A volta da gosma cinza

Marcelo Leite
colunista da Folha

Há idéias infecciosas, que parecem se auto-reproduzir e se propagar de cérebro em cérebro, ou de escrito em escrito (Richard "Gene Egoísta" Dawkins tentou batizá-las como "memes", mas não se pode dizer que o neologismo tenha virado coqueluche). Uma delas, muito persistente, é a que resume um mecanismo similar à reação em cadeia na imagem da gosma cinza ("gray goo", em inglês), uma multidão de robôs auto-replicadores nanoscópicos que cobriria a Terra em dias ou semanas, em um pesadelo de ficção científica.
(Quem foi criança na década de 60 não deixará de se lembrar de um filme horrível, em todos os sentidos: "A Bolha Assassina" -que era vermelha, tipo bordô. O livro "Presa", de Michael Crichton, explora o mesmo motivo fagocitante, mas até que não foi difícil escapar dele.)
A epidemia vinha provocando uma reação forte na sempre débil opinião pública, com uma farta produção de anticorpos até contra a idéia geral da nanotecnologia (manipulação e fabricação de dispositivos na escala de milionésimos de milímetro). Já aparecia no radar alérgico dos adversários da biotecnologia, por exemplo. O próprio inventor da idéia decidiu vir a público para defender essa modalidade imaginária de engenharia, que estava mal das pernas antes mesmo de começar a caminhar.

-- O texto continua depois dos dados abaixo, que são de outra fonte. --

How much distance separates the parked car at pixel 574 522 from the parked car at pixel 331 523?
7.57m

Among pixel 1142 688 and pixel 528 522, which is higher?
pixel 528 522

O homem se chama Eric Drexler e aparentemente foi o primeiro autor a fabular sobre a gosma cinza num livro de 1986, "Engines of Creation" (Motores da Criação). Drexler, que hoje dirige o Foresight Institute (www.foresight.org), acaba de publicar com Chris Phoenix, do Centro para Nanotecnologia Responsável (www.crnano.org), um artigo que diz que nunca marchará sobre a Terra a horda de nanorrobôs auto-replicadores popularizada por ele e pelo inventor Ray Kurzweil.
O texto saiu -zero de surpresa- no periódico "Nanotechnology" (www.iop.org/EJ/journal/Nano). Seu argumento é que nanorrobôs capazes de deslanchar a gosma cinza seriam tanto desnecessários quanto ineficientes, econômica e tecnologicamente. Por via das dúvidas, ele também afirma no texto que qualquer coisa no gênero deveria ser proibida.
O primeiro argumento de Drexler é que nanorrobôs capazes de copiar a si mesmos precisariam usar biomassa ou outros materiais complexos como matéria-prima, o que seria ineficiente. Faria mais sentido projetá-los para uma fonte mais simples e homogênea de átomos, como acetona.
Também lhe parece desnecessário dotar as manufaturas moleculares de conjuntos completos de instruções, condição necessária para a auto-replicação. Mais econômico, simples e versátil seria usar um computador externo para "carregá-las" com o programa momentaneamente necessário (seriam mais úteis como máquinas com finalidades múltiplas, e não dedicadas a fazer somente cópias de si mesmas).
Por fim, tampouco faria sentido dotar as nanomáquinas de mobilidade. Para Drexler, elas ficariam confinadas dentro de um aparelho do tamanho de um periférico de computador: "E é improvável que uma máquina como uma impressora de mesa, para dizer o mínimo, se torne selvagem, se reproduza, se auto-organize e saia por aí comendo gente."
Tem lógica. Mas vírus de computador também não fazem muito sentido, nem comem gente, só que existem.